Live

Hadouken!, The Ghost Frequency, Shut Your Eyes And You'll Burst Into Flames

Holly Cruise 04/11/2007

If it is the duty of the young to keep the old away from their music and their gigs then it seems a new weaponry has entered their arsenal. Not content with being sneeringly derisive of the old and making music that would induce ear problems in the over 18s, now they aim to mock the elderly by triggering those irritating half-remembered memories which will infuriate until the exact origin of that vaguely familiar image is recalled. At least that's my latest theory after watching a bunch of teens (possibly pre-teens) prancing around in the dark at the half-finished Manchester Academy covered in neon glowsticks by the dozen. It looks just like an old TV show intro sequence, or possibly a channel ident, but I'm damned if I can remember which one.

In any case, it didn't last long. If there's one thing which characterised this gig, it was the constant rain of glowsticks pouring down on the heads of the bands as they played. Eventually most of the audience were shorn of their glow, whilst the stage probably needed sweeping between sets. But what about the music?

First up was Shut Your Eyes And You'll Burst Into Flames, demonstrating that it is perfectly possible to crossbreed The Rapture and At The Drive-In. Not as much cowbell as the former, nor as much ragged screeching as the latter, they still manage to pack in the rhythmic workouts which characterise The Rapture's best moment and the raw heavy energy of ATD-I at their best. Unfortunately, they've also got a tendency towards the sort of clunky is-it-meaningful-is-it-bollocks lyric which both bands are guilty of. Still, there's something there, possibly just potential at the moment but they seem capable of thinking outside the narrow nu-rave parameters which the shower of glow would appear to lump them with.

The Ghost Frequency seem to represent a shift in the whole nu-rave movement away from using scratchy post-punk indie as the basis for keyboard augmented fun, towards using heavier role models. Imagine early Idlewild with booming synths, or a punk-pop answer to Enter Shikari's hardcore with keyboards stylings and an obsession with zombies, monsters and great song titles like "Never Before Have I Seen A Man Alive That Looks So Exactly Like A Skeleton". Wordy though it is, along with previous single "Nightmare", it is a set highlight. Coming across as slightly less inventive than SYEAYBIF, they were more popular with the crowd (dammit, stop dancing like a half remembered neon memory), although it's hard to see them succeeding without the impact already made by more succesful heavy synth acts like the aforementioned Enter Shikari and tonight's headliners, Hadouken!

Hadouken! seem to be the latest indie Marmite. Some bemoan their, ahem, borrowings from the grime scene (although is it not a bit racist in itself to slag them off for taking grime influences because they're white?) and you can see why as James Smith drops the occasional clunker of a lyric (half of single "Liquid Lives"). But he's also capable of being quite good (the other half of 'Liquid Lives'), and the new songs take steps away from grime without losing their relatively distinctive edge. They manage to outclass both supports at their own game, which is promising in itself as neither are slouches.
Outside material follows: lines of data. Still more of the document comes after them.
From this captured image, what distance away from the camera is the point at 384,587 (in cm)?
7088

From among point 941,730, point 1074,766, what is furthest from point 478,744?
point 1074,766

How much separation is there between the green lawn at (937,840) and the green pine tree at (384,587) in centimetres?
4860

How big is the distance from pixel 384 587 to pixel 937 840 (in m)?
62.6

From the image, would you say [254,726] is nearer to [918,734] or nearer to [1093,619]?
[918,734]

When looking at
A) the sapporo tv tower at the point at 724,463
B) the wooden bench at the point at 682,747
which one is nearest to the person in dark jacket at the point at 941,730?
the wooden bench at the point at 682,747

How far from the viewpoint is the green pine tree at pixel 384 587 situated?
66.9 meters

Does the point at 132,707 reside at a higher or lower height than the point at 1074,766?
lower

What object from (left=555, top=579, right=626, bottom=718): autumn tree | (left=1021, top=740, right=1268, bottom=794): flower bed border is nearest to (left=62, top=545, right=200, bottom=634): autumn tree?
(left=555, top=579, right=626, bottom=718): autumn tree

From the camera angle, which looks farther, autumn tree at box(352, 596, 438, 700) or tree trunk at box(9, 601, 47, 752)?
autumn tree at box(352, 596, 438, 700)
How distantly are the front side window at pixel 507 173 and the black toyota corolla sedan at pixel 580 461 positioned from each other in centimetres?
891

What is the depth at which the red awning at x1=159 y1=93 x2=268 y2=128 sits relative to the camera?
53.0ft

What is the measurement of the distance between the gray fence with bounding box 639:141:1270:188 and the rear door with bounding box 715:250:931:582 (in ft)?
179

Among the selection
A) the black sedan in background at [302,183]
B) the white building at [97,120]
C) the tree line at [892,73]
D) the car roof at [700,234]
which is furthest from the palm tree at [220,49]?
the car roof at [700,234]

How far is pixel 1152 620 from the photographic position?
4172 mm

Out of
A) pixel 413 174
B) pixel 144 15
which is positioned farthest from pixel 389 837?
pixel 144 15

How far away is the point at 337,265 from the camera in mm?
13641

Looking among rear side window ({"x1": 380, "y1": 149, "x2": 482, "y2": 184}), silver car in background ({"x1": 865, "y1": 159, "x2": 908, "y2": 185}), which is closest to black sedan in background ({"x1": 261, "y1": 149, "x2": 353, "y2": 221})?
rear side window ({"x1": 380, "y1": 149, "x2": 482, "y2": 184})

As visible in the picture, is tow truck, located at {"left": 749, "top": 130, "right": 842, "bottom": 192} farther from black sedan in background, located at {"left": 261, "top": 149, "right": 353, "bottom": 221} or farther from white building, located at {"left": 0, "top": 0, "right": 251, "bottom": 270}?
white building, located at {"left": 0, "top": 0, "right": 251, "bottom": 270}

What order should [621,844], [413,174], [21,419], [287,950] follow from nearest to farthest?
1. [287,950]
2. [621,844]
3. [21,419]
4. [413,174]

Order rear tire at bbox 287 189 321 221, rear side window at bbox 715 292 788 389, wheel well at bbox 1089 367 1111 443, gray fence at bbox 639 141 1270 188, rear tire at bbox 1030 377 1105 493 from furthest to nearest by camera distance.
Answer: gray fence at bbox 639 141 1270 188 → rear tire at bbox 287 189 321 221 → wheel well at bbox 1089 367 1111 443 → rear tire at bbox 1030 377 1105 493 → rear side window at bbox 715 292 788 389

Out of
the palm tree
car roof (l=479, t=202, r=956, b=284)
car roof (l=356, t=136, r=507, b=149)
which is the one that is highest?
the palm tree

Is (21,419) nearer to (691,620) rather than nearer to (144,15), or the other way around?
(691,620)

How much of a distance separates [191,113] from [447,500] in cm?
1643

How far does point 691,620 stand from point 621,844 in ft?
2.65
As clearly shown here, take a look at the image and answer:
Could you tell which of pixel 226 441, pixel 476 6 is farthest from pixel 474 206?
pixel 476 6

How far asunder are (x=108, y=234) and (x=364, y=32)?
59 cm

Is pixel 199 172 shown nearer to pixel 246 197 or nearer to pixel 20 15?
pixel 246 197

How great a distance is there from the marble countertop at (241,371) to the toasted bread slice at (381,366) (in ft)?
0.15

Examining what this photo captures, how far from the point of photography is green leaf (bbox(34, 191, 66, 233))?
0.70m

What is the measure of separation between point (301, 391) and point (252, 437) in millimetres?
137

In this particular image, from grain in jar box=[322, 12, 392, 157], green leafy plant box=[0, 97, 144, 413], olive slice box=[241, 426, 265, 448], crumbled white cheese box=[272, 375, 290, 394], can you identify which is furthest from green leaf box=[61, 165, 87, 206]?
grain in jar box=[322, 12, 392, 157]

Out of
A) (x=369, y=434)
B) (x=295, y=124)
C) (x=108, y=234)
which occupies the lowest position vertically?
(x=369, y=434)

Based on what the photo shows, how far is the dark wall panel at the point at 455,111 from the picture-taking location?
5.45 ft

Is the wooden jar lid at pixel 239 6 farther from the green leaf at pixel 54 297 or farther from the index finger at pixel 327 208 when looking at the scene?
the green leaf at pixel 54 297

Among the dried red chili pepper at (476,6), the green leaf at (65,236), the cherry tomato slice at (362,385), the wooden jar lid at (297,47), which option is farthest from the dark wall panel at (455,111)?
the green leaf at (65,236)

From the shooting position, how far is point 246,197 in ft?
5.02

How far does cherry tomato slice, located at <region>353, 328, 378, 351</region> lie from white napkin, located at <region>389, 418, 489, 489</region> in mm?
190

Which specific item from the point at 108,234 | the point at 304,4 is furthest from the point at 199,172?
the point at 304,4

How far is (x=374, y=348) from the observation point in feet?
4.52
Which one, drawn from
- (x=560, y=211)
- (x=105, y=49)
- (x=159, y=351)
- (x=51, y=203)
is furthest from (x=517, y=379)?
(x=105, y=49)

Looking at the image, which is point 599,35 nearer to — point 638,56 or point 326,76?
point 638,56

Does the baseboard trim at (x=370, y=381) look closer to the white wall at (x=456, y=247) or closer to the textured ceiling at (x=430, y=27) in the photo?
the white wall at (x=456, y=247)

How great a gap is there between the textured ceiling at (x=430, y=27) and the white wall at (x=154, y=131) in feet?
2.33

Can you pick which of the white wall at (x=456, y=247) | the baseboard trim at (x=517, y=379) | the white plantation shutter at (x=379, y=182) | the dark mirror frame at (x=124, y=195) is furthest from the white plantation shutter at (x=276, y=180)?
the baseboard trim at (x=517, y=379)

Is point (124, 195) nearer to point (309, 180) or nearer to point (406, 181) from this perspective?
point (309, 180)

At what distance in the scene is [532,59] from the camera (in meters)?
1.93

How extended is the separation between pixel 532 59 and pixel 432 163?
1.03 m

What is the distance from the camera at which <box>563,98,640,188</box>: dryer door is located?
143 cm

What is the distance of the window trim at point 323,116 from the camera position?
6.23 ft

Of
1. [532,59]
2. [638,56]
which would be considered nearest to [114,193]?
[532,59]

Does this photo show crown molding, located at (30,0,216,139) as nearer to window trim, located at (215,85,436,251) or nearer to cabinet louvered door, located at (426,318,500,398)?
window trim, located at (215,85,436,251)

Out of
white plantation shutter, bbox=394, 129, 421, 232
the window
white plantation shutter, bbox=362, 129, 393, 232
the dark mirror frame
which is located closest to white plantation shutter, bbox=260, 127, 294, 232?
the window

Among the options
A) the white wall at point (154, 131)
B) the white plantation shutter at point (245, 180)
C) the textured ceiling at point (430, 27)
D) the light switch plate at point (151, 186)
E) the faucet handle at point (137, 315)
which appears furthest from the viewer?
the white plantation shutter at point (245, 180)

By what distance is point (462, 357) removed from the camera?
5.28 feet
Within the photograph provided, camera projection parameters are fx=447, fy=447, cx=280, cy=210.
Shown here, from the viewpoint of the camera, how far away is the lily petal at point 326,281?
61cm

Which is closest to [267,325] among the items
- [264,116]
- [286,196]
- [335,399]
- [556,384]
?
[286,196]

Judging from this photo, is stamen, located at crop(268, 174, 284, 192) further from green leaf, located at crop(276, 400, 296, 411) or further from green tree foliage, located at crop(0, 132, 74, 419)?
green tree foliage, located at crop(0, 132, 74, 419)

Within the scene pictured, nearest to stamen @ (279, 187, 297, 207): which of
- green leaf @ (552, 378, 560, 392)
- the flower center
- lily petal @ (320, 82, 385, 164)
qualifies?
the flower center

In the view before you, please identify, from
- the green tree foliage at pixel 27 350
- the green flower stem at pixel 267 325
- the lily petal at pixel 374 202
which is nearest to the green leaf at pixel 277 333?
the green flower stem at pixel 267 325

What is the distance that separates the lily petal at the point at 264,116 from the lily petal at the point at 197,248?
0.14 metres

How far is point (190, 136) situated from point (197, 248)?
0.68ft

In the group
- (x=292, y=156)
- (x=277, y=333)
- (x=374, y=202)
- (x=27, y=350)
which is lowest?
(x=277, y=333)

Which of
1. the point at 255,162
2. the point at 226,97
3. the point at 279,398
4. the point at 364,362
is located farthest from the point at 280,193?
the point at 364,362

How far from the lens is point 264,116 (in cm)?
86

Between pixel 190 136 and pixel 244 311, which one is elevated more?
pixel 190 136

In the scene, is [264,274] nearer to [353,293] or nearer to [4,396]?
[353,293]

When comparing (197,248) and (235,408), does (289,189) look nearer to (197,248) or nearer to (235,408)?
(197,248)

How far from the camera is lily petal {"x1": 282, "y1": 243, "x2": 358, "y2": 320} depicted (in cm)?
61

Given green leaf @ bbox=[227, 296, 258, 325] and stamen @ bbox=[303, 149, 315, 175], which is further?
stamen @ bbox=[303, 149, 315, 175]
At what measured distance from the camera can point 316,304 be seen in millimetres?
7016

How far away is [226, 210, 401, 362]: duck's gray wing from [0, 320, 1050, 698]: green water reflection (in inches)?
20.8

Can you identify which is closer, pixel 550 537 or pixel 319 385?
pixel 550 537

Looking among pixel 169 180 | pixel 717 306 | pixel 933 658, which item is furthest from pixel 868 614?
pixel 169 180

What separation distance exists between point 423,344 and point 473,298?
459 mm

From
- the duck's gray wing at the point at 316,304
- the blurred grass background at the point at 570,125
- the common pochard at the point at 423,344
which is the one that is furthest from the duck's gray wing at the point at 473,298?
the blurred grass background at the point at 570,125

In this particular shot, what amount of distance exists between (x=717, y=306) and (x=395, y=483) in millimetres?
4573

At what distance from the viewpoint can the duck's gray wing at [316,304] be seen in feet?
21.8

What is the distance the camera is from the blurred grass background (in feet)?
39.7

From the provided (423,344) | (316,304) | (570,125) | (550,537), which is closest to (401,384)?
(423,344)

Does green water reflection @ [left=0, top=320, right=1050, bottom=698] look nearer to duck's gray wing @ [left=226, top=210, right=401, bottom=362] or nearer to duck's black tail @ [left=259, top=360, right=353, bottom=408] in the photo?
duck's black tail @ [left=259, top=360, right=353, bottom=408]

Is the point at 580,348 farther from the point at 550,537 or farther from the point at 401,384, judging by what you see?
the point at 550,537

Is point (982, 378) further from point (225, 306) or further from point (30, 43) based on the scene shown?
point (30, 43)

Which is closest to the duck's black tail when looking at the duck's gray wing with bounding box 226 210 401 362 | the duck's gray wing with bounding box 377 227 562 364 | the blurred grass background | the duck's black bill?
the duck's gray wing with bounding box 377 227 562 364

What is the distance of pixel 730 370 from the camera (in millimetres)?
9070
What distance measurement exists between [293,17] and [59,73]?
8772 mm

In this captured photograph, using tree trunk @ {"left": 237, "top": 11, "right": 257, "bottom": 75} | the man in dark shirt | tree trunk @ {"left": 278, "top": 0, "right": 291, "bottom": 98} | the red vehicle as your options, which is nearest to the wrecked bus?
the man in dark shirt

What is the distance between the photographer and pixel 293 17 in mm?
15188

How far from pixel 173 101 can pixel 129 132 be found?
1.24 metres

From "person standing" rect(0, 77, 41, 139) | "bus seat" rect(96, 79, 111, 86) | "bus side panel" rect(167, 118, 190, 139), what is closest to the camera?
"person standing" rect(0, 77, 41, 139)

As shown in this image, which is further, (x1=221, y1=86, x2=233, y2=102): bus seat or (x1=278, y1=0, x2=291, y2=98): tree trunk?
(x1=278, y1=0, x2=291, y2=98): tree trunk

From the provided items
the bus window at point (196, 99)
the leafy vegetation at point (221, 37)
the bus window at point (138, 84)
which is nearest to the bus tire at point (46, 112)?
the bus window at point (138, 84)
They should be easily hateable, but there's genuine invention in Hadouken!'s game. They are so obviously the British equivalent of Linkin Park, it's untrue. A lot of young people are going to hate them for essentially being a pop band with slightly heavy guitars and more rapping than the usual, and a lot of old people will hate them for being too much like grime or metal. The rest of us, in the middle, should damn well give them a chance, because they're a good pop band. "Leap Of Faith" (their most sonically Linkin Park moment) is actually really rather great, especially live. "Dance Lesson" is responsible for one of the best lyrics of the year ("Don't have to look hard, you're not a gangsta/You live with your mum and you work in Asda"), whilst "That Boy That Girl" is a brilliant single. All are bashed out with energy to an already devoted crowd. It's hard to resist Smith - he comes across as someone who is enjoying making and performing his music, and it's infectious.

Not everyone will be convinced, and there will always be bands who will split opinion like this. I admit I didn't really want to like them (too much fawning NME hype) but sometimes the hype is right.

Now, anyone know how to wash glowstick juice out of clothes?